Islamic State claimed responsibility for a terrorist attack that killed at least 13 people and left dozens injured in central Barcelona on Thursday.
Islamic State-affiliated Amaq news agency said that the militant group’s “soldiers” were behind the attack in Barcelona’s popular Las Ramblas area, were a van crashed through crowds of people on one of Barcelona’s busiest thoroughfares.
Two suspects have been arrested, Catalonian President Carles Puigdemont said, adding that at least 12 people have died and about 80 were injured.
Albert Zeitler, a German witness at the scene, told dpa by phone that it felt like a “war zone” near the area’s Museum of Contemporary Art, where he was at the time.

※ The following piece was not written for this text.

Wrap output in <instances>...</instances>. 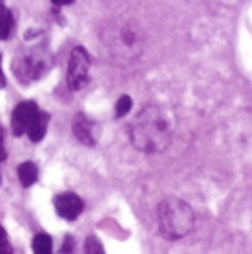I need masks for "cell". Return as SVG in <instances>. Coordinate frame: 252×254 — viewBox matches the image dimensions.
Returning <instances> with one entry per match:
<instances>
[{"instance_id": "7a4b0ae2", "label": "cell", "mask_w": 252, "mask_h": 254, "mask_svg": "<svg viewBox=\"0 0 252 254\" xmlns=\"http://www.w3.org/2000/svg\"><path fill=\"white\" fill-rule=\"evenodd\" d=\"M157 218H159V231L168 241H176V239L186 237L195 226V214H193L191 206L176 197L164 199L163 203L159 204Z\"/></svg>"}, {"instance_id": "5bb4252c", "label": "cell", "mask_w": 252, "mask_h": 254, "mask_svg": "<svg viewBox=\"0 0 252 254\" xmlns=\"http://www.w3.org/2000/svg\"><path fill=\"white\" fill-rule=\"evenodd\" d=\"M0 253H12V247H10V241H8V235L4 228L0 226Z\"/></svg>"}, {"instance_id": "9c48e42d", "label": "cell", "mask_w": 252, "mask_h": 254, "mask_svg": "<svg viewBox=\"0 0 252 254\" xmlns=\"http://www.w3.org/2000/svg\"><path fill=\"white\" fill-rule=\"evenodd\" d=\"M17 178H19V182H21V186H25V188L33 186V184L38 180L37 165L31 163V161H27V163H23V165H19V168H17Z\"/></svg>"}, {"instance_id": "3957f363", "label": "cell", "mask_w": 252, "mask_h": 254, "mask_svg": "<svg viewBox=\"0 0 252 254\" xmlns=\"http://www.w3.org/2000/svg\"><path fill=\"white\" fill-rule=\"evenodd\" d=\"M52 60L48 56V52L38 48V50H33L29 56L25 58H19L13 62V71L15 75L19 76L21 80H37L44 73L50 71Z\"/></svg>"}, {"instance_id": "8fae6325", "label": "cell", "mask_w": 252, "mask_h": 254, "mask_svg": "<svg viewBox=\"0 0 252 254\" xmlns=\"http://www.w3.org/2000/svg\"><path fill=\"white\" fill-rule=\"evenodd\" d=\"M33 249L37 254H50L52 253V237L46 233H38L33 239Z\"/></svg>"}, {"instance_id": "2e32d148", "label": "cell", "mask_w": 252, "mask_h": 254, "mask_svg": "<svg viewBox=\"0 0 252 254\" xmlns=\"http://www.w3.org/2000/svg\"><path fill=\"white\" fill-rule=\"evenodd\" d=\"M6 161V151H4V145H2V134H0V163Z\"/></svg>"}, {"instance_id": "277c9868", "label": "cell", "mask_w": 252, "mask_h": 254, "mask_svg": "<svg viewBox=\"0 0 252 254\" xmlns=\"http://www.w3.org/2000/svg\"><path fill=\"white\" fill-rule=\"evenodd\" d=\"M90 80V56L82 46L71 52L69 58V69H67V86L69 90L84 88Z\"/></svg>"}, {"instance_id": "4fadbf2b", "label": "cell", "mask_w": 252, "mask_h": 254, "mask_svg": "<svg viewBox=\"0 0 252 254\" xmlns=\"http://www.w3.org/2000/svg\"><path fill=\"white\" fill-rule=\"evenodd\" d=\"M84 251L88 254H101L103 253V247H101V243L96 239V237H88L86 239V245H84Z\"/></svg>"}, {"instance_id": "7c38bea8", "label": "cell", "mask_w": 252, "mask_h": 254, "mask_svg": "<svg viewBox=\"0 0 252 254\" xmlns=\"http://www.w3.org/2000/svg\"><path fill=\"white\" fill-rule=\"evenodd\" d=\"M130 109H132V98H130V96H121L119 102H117V107H115L117 119H121V117L128 115L130 113Z\"/></svg>"}, {"instance_id": "e0dca14e", "label": "cell", "mask_w": 252, "mask_h": 254, "mask_svg": "<svg viewBox=\"0 0 252 254\" xmlns=\"http://www.w3.org/2000/svg\"><path fill=\"white\" fill-rule=\"evenodd\" d=\"M56 6H67V4H71V2H75V0H52Z\"/></svg>"}, {"instance_id": "30bf717a", "label": "cell", "mask_w": 252, "mask_h": 254, "mask_svg": "<svg viewBox=\"0 0 252 254\" xmlns=\"http://www.w3.org/2000/svg\"><path fill=\"white\" fill-rule=\"evenodd\" d=\"M13 31V15L4 6V0H0V38L8 40Z\"/></svg>"}, {"instance_id": "8992f818", "label": "cell", "mask_w": 252, "mask_h": 254, "mask_svg": "<svg viewBox=\"0 0 252 254\" xmlns=\"http://www.w3.org/2000/svg\"><path fill=\"white\" fill-rule=\"evenodd\" d=\"M54 206H56L58 216L67 220V222L76 220L82 214V210H84L82 199L78 195H75V193H62V195H58L56 201H54Z\"/></svg>"}, {"instance_id": "ba28073f", "label": "cell", "mask_w": 252, "mask_h": 254, "mask_svg": "<svg viewBox=\"0 0 252 254\" xmlns=\"http://www.w3.org/2000/svg\"><path fill=\"white\" fill-rule=\"evenodd\" d=\"M48 121H50V117L48 113H44V111H40L38 115V119L31 125V128L27 130V136H29V140L31 141H40L44 138V134H46V128H48Z\"/></svg>"}, {"instance_id": "5b68a950", "label": "cell", "mask_w": 252, "mask_h": 254, "mask_svg": "<svg viewBox=\"0 0 252 254\" xmlns=\"http://www.w3.org/2000/svg\"><path fill=\"white\" fill-rule=\"evenodd\" d=\"M40 115V109L35 102H23L19 103L12 113V130L15 136H23L31 125L35 123Z\"/></svg>"}, {"instance_id": "52a82bcc", "label": "cell", "mask_w": 252, "mask_h": 254, "mask_svg": "<svg viewBox=\"0 0 252 254\" xmlns=\"http://www.w3.org/2000/svg\"><path fill=\"white\" fill-rule=\"evenodd\" d=\"M73 132H75L76 140L84 145H96L98 141V127L94 121H90L84 113H78L73 121Z\"/></svg>"}, {"instance_id": "6da1fadb", "label": "cell", "mask_w": 252, "mask_h": 254, "mask_svg": "<svg viewBox=\"0 0 252 254\" xmlns=\"http://www.w3.org/2000/svg\"><path fill=\"white\" fill-rule=\"evenodd\" d=\"M130 141L143 153H161L172 141V123L163 107H143L130 125Z\"/></svg>"}, {"instance_id": "ac0fdd59", "label": "cell", "mask_w": 252, "mask_h": 254, "mask_svg": "<svg viewBox=\"0 0 252 254\" xmlns=\"http://www.w3.org/2000/svg\"><path fill=\"white\" fill-rule=\"evenodd\" d=\"M6 86V76L2 73V67H0V88H4Z\"/></svg>"}, {"instance_id": "9a60e30c", "label": "cell", "mask_w": 252, "mask_h": 254, "mask_svg": "<svg viewBox=\"0 0 252 254\" xmlns=\"http://www.w3.org/2000/svg\"><path fill=\"white\" fill-rule=\"evenodd\" d=\"M62 251L63 253H71V251H73V239H71V237H65V243H63Z\"/></svg>"}]
</instances>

“Police with machine guns and weapons were running at me. Everyone fled into the shops,” he said.
“I’ve never experienced anything like it.”
El Mundo interviewed witness Erminia Mata, who spoke of “a lot of people lying on the ground, covered with blood.”
Spanish media earlier released video footage of the scene showing motionless bloodied bodies strewn across the street.
Europe has been hit by a series of terrorist attacks using vehicles in the last two years including deadly incidents in Nice, Berlin and two in London.
Videos on social media showed a van traveling with its side door wide open at high speed down a pedestrian area.
A police spokesman told dpa they are not exactly certain what happened. There were reports two vans may have been involved and that one had been recovered in a separate town, but police did not confirm this.
Spanish Prime Minister Mariano Rajoy tweeted: “In contact with all the administrations. Priority: to attend to the injured in Las Ramblas and make the work of the security forces easier.”
Newspaper El Pais reported that Rajoy is cutting his vacation short and is going to Barcelona.
El Pais, citing police, said a Spanish passport was found inside the vehicle that hit the crowd. The paper reported that police say they are looking for a man 5 feet 6 inches tall, wearing a white shirt with blue stripes.
Stores on the street shuttered their windows in the wake of the incident while police were looking for the driver of the van, according to local broadcasters.
Other reports stated that most public transportation in the area had been shut down and that authorities were calling for blood donations.
Spain’s worst terrorist attack was in March 2004 when 191 people were killed by bombs planted by Islamists on commuter trains in Madrid.